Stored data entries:
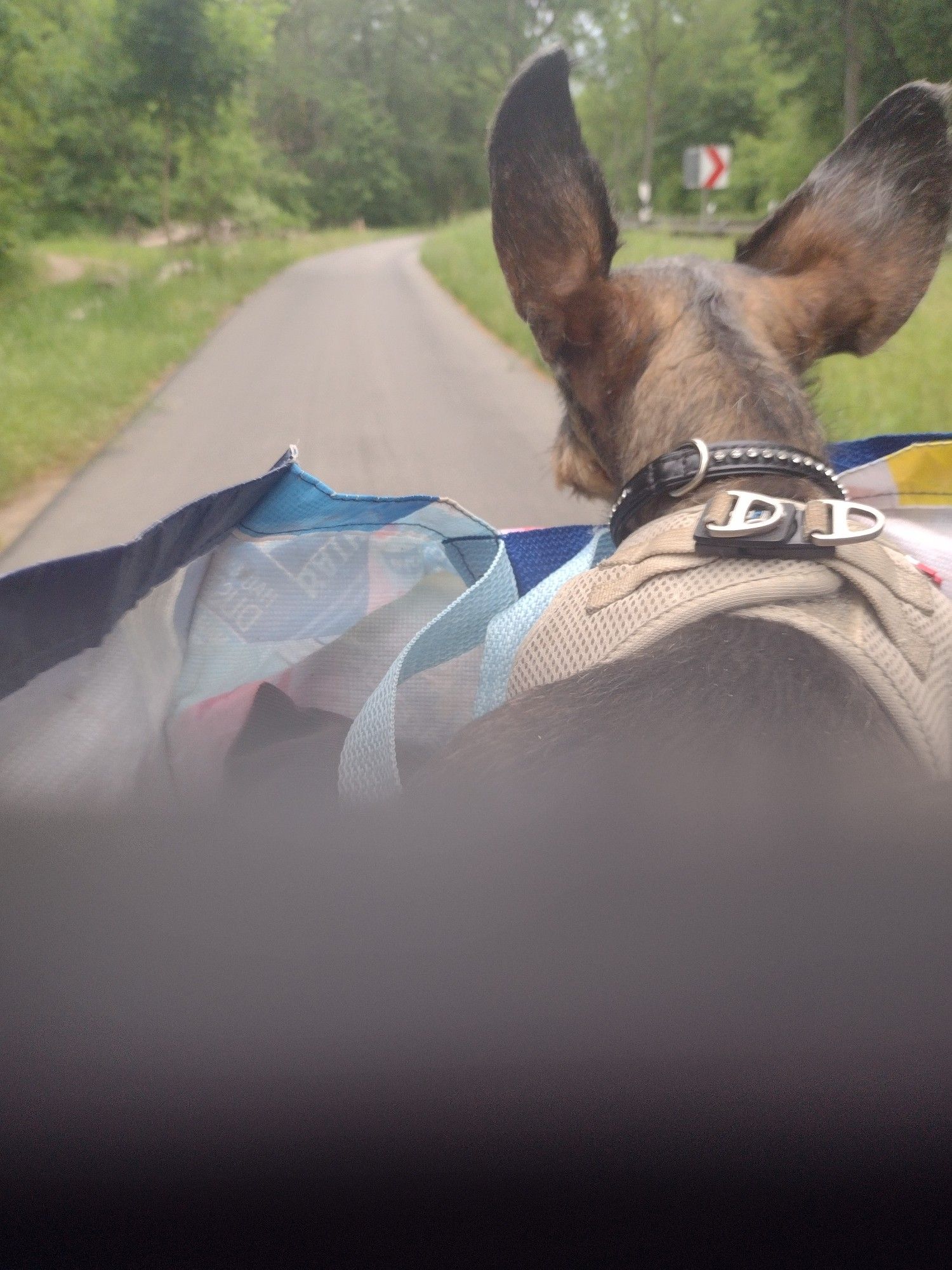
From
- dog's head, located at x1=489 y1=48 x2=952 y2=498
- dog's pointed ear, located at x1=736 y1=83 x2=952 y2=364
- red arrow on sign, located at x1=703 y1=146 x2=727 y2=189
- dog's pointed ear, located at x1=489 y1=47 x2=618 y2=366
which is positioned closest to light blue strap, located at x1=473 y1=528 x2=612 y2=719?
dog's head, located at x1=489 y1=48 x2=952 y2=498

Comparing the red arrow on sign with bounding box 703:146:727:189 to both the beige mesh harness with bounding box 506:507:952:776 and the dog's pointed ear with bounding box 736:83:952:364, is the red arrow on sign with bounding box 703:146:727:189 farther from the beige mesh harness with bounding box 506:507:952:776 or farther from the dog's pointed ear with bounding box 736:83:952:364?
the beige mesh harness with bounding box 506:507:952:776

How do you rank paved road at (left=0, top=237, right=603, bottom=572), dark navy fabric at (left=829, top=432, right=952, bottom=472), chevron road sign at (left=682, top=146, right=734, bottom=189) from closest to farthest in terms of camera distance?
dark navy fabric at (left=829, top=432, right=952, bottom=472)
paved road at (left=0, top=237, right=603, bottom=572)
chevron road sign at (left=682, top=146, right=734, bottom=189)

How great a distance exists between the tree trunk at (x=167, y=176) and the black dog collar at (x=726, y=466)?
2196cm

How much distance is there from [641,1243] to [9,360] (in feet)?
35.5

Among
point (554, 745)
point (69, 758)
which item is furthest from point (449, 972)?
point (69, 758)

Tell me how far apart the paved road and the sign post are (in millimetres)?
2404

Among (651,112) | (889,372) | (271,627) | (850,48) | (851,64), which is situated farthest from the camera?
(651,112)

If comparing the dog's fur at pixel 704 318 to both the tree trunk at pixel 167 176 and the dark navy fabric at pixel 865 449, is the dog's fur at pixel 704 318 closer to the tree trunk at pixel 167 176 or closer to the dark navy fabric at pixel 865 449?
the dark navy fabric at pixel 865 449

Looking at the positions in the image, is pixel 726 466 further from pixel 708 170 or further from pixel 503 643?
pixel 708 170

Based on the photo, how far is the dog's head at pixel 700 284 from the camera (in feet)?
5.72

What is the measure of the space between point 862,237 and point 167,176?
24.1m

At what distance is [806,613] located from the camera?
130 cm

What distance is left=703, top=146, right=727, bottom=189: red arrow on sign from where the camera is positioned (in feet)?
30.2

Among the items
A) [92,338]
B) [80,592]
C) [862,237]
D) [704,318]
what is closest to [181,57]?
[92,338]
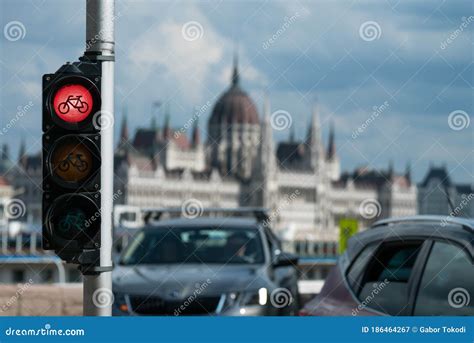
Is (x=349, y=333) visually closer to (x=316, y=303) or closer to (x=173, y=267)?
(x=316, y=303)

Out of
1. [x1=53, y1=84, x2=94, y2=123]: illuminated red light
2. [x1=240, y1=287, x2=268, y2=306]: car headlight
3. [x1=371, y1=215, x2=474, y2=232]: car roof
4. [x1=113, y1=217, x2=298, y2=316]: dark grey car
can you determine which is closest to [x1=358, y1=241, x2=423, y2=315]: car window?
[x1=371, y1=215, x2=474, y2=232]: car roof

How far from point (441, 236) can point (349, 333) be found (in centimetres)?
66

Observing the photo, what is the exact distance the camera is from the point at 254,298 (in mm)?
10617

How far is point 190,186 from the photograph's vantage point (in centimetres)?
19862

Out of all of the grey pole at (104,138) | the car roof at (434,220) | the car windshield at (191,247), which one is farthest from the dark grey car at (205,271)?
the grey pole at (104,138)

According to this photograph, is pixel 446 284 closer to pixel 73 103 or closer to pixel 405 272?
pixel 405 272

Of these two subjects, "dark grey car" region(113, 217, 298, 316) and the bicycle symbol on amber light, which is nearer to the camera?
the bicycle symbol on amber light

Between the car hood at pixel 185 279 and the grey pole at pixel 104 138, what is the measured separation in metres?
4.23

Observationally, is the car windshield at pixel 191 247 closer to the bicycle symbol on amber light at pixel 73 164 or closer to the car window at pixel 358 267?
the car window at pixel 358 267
...
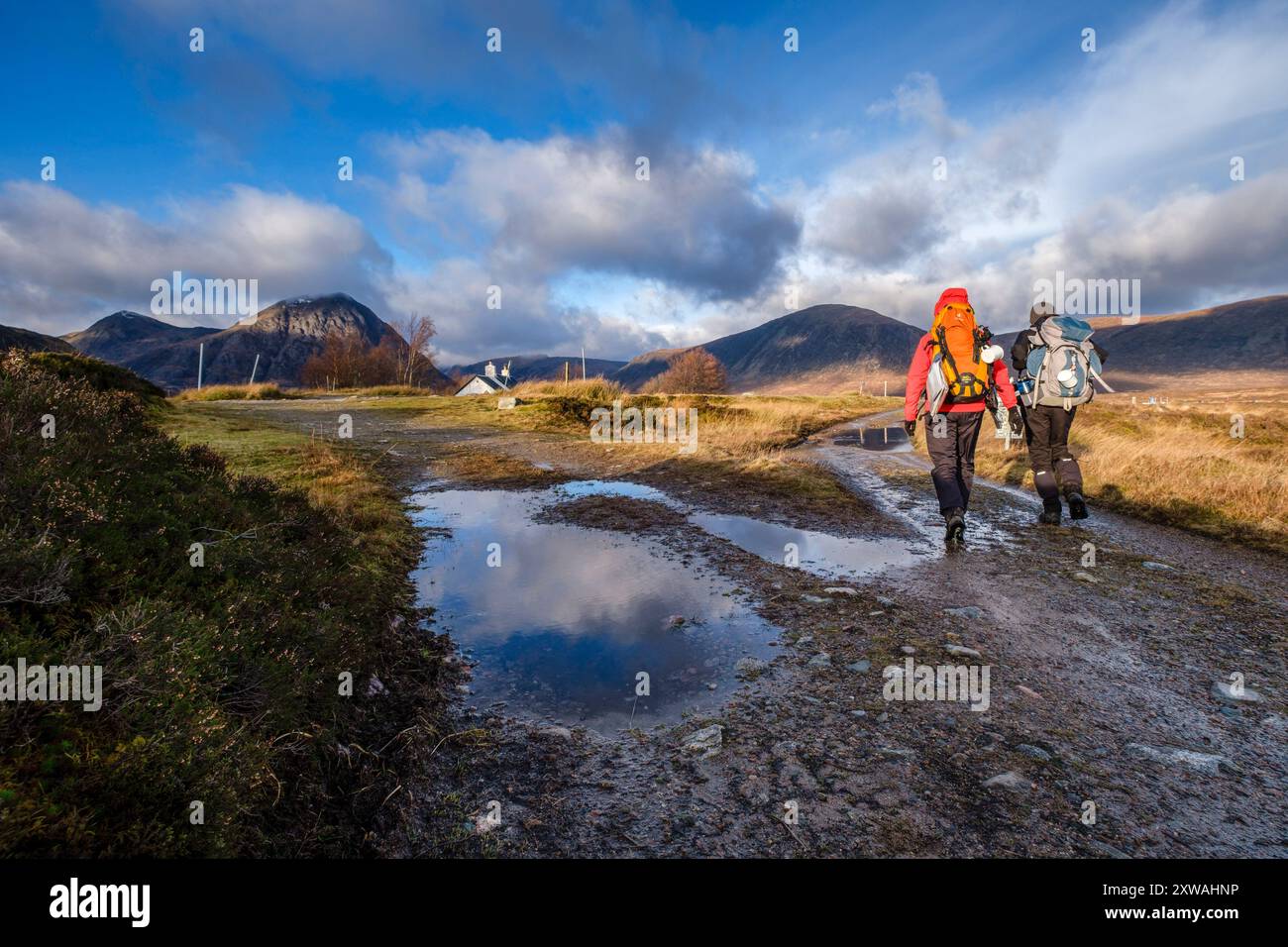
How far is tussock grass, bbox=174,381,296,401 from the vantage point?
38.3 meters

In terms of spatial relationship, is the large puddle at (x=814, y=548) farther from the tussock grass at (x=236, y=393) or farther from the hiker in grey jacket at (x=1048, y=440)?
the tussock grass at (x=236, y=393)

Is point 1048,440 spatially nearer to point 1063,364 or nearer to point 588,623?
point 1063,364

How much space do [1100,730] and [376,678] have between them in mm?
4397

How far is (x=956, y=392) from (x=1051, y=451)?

— EXERCISE DIRECTIONS —
List each line in the records above that contains the word "fabric". Case counts.

— COMPLETE RESPONSE —
How do you rank paved road at (left=0, top=237, right=603, bottom=572), dark navy fabric at (left=829, top=432, right=952, bottom=472), chevron road sign at (left=682, top=146, right=734, bottom=189) from closest to farthest in terms of camera distance?
dark navy fabric at (left=829, top=432, right=952, bottom=472)
If comparing the dog's fur at pixel 704 318 to both the tree trunk at pixel 167 176 and the dark navy fabric at pixel 865 449, is the dog's fur at pixel 704 318 closer to the tree trunk at pixel 167 176 or closer to the dark navy fabric at pixel 865 449?
the dark navy fabric at pixel 865 449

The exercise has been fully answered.